Each record is to be transcribed exactly.
▶
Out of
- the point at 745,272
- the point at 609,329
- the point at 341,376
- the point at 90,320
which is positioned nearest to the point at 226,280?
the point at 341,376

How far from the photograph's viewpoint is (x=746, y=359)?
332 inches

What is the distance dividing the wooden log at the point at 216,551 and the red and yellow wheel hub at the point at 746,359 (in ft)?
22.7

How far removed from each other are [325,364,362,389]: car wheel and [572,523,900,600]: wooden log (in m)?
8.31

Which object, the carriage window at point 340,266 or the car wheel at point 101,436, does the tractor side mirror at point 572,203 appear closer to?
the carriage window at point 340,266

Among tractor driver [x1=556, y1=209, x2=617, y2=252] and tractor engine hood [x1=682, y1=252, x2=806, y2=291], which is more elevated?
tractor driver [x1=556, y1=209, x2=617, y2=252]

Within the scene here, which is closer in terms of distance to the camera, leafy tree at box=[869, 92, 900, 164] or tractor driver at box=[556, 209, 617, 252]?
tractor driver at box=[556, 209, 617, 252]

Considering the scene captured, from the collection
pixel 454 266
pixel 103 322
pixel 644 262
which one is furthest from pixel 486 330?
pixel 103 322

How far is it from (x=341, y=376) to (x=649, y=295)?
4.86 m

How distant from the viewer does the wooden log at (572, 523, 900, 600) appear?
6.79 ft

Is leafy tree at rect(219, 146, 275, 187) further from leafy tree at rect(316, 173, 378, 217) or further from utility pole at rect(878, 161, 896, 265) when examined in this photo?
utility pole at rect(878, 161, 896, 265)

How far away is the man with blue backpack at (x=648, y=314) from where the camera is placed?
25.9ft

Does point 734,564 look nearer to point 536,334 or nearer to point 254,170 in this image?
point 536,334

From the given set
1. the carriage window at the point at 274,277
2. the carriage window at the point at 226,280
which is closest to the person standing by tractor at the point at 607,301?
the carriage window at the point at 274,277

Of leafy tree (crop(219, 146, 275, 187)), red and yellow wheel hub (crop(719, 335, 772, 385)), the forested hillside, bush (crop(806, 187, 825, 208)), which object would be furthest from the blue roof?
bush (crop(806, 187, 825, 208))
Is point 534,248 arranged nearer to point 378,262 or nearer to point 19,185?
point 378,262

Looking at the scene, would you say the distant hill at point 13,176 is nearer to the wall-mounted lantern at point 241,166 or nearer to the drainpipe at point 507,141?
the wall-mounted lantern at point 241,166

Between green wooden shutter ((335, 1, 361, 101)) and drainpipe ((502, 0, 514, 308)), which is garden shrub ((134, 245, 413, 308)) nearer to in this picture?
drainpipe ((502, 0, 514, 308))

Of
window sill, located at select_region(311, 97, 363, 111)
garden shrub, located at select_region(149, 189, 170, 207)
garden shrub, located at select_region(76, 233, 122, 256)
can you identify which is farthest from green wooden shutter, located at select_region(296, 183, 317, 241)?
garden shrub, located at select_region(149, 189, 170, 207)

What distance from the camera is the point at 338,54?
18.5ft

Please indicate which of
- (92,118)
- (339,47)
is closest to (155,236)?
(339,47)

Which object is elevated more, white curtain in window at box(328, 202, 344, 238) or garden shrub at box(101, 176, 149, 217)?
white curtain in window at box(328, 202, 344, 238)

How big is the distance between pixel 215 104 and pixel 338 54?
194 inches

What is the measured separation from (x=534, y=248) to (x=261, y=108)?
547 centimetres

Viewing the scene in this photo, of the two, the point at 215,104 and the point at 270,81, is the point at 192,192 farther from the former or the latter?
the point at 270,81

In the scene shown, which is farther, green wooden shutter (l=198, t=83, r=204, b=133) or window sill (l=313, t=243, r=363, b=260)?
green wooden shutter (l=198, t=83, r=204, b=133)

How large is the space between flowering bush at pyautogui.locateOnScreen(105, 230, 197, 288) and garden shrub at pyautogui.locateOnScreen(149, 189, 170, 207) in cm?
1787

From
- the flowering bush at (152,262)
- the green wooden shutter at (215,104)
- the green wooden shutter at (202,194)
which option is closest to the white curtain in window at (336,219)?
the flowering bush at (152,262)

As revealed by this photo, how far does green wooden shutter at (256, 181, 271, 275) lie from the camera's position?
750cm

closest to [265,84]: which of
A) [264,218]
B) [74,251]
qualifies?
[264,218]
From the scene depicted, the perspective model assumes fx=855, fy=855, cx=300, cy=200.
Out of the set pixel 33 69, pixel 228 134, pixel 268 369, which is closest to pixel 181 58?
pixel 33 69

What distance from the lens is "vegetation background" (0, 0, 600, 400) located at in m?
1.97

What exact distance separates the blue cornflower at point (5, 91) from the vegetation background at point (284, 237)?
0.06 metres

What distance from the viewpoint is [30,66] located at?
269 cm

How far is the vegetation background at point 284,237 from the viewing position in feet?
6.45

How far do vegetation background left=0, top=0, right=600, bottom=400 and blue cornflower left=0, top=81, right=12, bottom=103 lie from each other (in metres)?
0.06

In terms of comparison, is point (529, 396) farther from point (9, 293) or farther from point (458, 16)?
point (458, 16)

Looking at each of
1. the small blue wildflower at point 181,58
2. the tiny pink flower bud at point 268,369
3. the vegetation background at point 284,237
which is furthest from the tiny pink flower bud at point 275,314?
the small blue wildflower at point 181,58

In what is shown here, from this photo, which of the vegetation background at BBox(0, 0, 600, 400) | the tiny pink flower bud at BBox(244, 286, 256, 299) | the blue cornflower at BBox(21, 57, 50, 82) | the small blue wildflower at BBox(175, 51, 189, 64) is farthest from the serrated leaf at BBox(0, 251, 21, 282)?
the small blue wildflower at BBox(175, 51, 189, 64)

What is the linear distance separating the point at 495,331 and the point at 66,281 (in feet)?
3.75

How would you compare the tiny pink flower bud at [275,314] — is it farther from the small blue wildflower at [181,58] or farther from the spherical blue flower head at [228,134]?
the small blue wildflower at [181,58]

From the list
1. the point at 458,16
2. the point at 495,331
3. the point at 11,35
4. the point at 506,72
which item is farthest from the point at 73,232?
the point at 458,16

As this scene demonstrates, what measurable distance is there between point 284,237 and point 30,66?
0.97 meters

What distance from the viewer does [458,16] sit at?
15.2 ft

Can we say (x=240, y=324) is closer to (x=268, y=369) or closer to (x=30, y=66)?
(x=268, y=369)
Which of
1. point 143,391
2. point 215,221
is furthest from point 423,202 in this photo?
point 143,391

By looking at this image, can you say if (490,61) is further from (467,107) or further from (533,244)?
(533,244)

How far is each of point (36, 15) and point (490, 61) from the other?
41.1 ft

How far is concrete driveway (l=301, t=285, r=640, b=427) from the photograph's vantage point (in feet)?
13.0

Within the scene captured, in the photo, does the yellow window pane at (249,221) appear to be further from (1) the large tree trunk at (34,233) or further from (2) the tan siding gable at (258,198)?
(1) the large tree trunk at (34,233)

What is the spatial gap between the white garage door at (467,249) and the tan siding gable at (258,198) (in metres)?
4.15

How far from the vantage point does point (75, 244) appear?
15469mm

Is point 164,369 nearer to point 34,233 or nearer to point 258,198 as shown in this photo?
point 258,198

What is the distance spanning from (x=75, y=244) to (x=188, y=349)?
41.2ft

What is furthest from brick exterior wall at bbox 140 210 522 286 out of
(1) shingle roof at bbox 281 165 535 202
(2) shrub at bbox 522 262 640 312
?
◀
SOLUTION FOR THIS EXERCISE
Out of
- the point at 745,272
- the point at 609,329
- the point at 341,376
- the point at 90,320
which is positioned nearest to the point at 226,280?
the point at 341,376

How far from the photograph's viewpoint is (x=746, y=359)?
332 inches

What is the distance dividing the wooden log at the point at 216,551 and the red and yellow wheel hub at the point at 746,359 (in ft)?
22.7

How far removed from each other are [325,364,362,389]: car wheel and [572,523,900,600]: wooden log (in m)?
8.31

Which object, the carriage window at point 340,266 or the car wheel at point 101,436, does the tractor side mirror at point 572,203 appear closer to?
the carriage window at point 340,266

Among tractor driver [x1=556, y1=209, x2=617, y2=252] and tractor engine hood [x1=682, y1=252, x2=806, y2=291], which is more elevated?
tractor driver [x1=556, y1=209, x2=617, y2=252]

Within the scene here, which is closer in terms of distance to the camera, leafy tree at box=[869, 92, 900, 164] or tractor driver at box=[556, 209, 617, 252]?
tractor driver at box=[556, 209, 617, 252]

Considering the scene captured, from the collection
pixel 454 266
pixel 103 322
pixel 644 262
which one is furthest from pixel 486 330?
pixel 103 322

How far is it from (x=341, y=376) to (x=649, y=295)?
4.86 m

How distant from the viewer does the wooden log at (572, 523, 900, 600) appear?
6.79 ft

Is leafy tree at rect(219, 146, 275, 187) further from leafy tree at rect(316, 173, 378, 217) or further from utility pole at rect(878, 161, 896, 265) when examined in this photo?
utility pole at rect(878, 161, 896, 265)

How far away is the man with blue backpack at (x=648, y=314) from where the camera is placed?
25.9ft

Does point 734,564 look nearer to point 536,334 or nearer to point 254,170 in this image?
point 536,334

From the given set
1. the carriage window at the point at 274,277
2. the carriage window at the point at 226,280
which is closest to the person standing by tractor at the point at 607,301?
the carriage window at the point at 274,277

Of leafy tree (crop(219, 146, 275, 187)), red and yellow wheel hub (crop(719, 335, 772, 385)), the forested hillside, bush (crop(806, 187, 825, 208)), which object would be furthest from the blue roof?
bush (crop(806, 187, 825, 208))
Is point 534,248 arranged nearer to point 378,262 or nearer to point 19,185?
point 378,262

Looking at the scene, would you say the distant hill at point 13,176 is nearer to the wall-mounted lantern at point 241,166 or nearer to the drainpipe at point 507,141?
the wall-mounted lantern at point 241,166

Between green wooden shutter ((335, 1, 361, 101)) and drainpipe ((502, 0, 514, 308)), which is garden shrub ((134, 245, 413, 308)) nearer to in this picture?
drainpipe ((502, 0, 514, 308))

Of
window sill, located at select_region(311, 97, 363, 111)
garden shrub, located at select_region(149, 189, 170, 207)
garden shrub, located at select_region(76, 233, 122, 256)
can you identify which is farthest from green wooden shutter, located at select_region(296, 183, 317, 241)?
garden shrub, located at select_region(149, 189, 170, 207)

What distance from the camera is the point at 338,54?
18.5ft

Please indicate which of
- (92,118)
- (339,47)
is closest to (155,236)?
(339,47)

Which object is elevated more, white curtain in window at box(328, 202, 344, 238) or garden shrub at box(101, 176, 149, 217)?
white curtain in window at box(328, 202, 344, 238)

How big is the distance between pixel 215 104 and pixel 338 54?
194 inches

What is the measured separation from (x=534, y=248) to (x=261, y=108)?
547 centimetres

Viewing the scene in this photo, of the two, the point at 215,104 and the point at 270,81, is the point at 192,192 farther from the former or the latter?
the point at 270,81

In the scene shown, which is farther, green wooden shutter (l=198, t=83, r=204, b=133) or window sill (l=313, t=243, r=363, b=260)?
green wooden shutter (l=198, t=83, r=204, b=133)

How large is the space between flowering bush at pyautogui.locateOnScreen(105, 230, 197, 288) and garden shrub at pyautogui.locateOnScreen(149, 189, 170, 207) in cm?
1787

From
- the flowering bush at (152,262)
- the green wooden shutter at (215,104)
- the green wooden shutter at (202,194)
which option is closest to the white curtain in window at (336,219)?
the flowering bush at (152,262)

As revealed by this photo, how far does green wooden shutter at (256, 181, 271, 275) lie from the camera's position?
750cm

closest to [265,84]: which of
A) [264,218]
B) [74,251]
qualifies?
[264,218]
From the scene depicted, the perspective model assumes fx=855, fy=855, cx=300, cy=200.
Out of the set pixel 33 69, pixel 228 134, pixel 268 369, which is closest to pixel 181 58?
pixel 33 69

What distance from the lens is "vegetation background" (0, 0, 600, 400) located at in m?
1.97

What exact distance separates the blue cornflower at point (5, 91) from the vegetation background at point (284, 237)?
0.06 metres

What distance from the viewpoint is [30,66] located at?
269 cm

How far is the vegetation background at point 284,237 from the viewing position in feet?
6.45

How far do vegetation background left=0, top=0, right=600, bottom=400 and blue cornflower left=0, top=81, right=12, bottom=103 lie from each other (in metres)?
0.06

In terms of comparison, is point (529, 396) farther from point (9, 293) or farther from point (458, 16)?
point (458, 16)

Looking at each of
1. the small blue wildflower at point 181,58
2. the tiny pink flower bud at point 268,369
3. the vegetation background at point 284,237
which is furthest from the tiny pink flower bud at point 275,314?
the small blue wildflower at point 181,58

In what is shown here, from this photo, which of the vegetation background at BBox(0, 0, 600, 400) | the tiny pink flower bud at BBox(244, 286, 256, 299) | the blue cornflower at BBox(21, 57, 50, 82) | the small blue wildflower at BBox(175, 51, 189, 64) is farthest from the serrated leaf at BBox(0, 251, 21, 282)?
the small blue wildflower at BBox(175, 51, 189, 64)

What is the linear distance separating the point at 495,331 and the point at 66,281 (in feet)?
3.75

How would you compare the tiny pink flower bud at [275,314] — is it farther from the small blue wildflower at [181,58] or farther from the spherical blue flower head at [228,134]?
the small blue wildflower at [181,58]

From the list
1. the point at 458,16
2. the point at 495,331
3. the point at 11,35
4. the point at 506,72
which item is farthest from the point at 73,232?
the point at 458,16

As this scene demonstrates, what measurable distance is there between point 284,237 and point 30,66?
0.97 meters

What distance from the viewer does [458,16] sit at?
15.2 ft

Can we say (x=240, y=324) is closer to (x=268, y=369) or closer to (x=30, y=66)?
(x=268, y=369)
Which of
1. point 143,391
2. point 215,221
is furthest from point 423,202 in this photo?
point 143,391

By looking at this image, can you say if (490,61) is further from (467,107) or further from (533,244)?
(533,244)

How far is each of point (36, 15) and point (490, 61) from the other?
41.1 ft

How far is concrete driveway (l=301, t=285, r=640, b=427) from the photograph's vantage point (in feet)?
13.0

Within the scene captured, in the photo, does the yellow window pane at (249,221) appear to be further from (1) the large tree trunk at (34,233) or further from (2) the tan siding gable at (258,198)?
(1) the large tree trunk at (34,233)

What is the spatial gap between the white garage door at (467,249) and the tan siding gable at (258,198) (in metres)?
4.15

How far from the vantage point does point (75, 244) appear?
15469mm

Is point 164,369 nearer to point 34,233 or nearer to point 258,198 as shown in this photo?
point 258,198

What is the distance spanning from (x=75, y=244) to (x=188, y=349)?
41.2ft

What is furthest from brick exterior wall at bbox 140 210 522 286 out of
(1) shingle roof at bbox 281 165 535 202
(2) shrub at bbox 522 262 640 312
?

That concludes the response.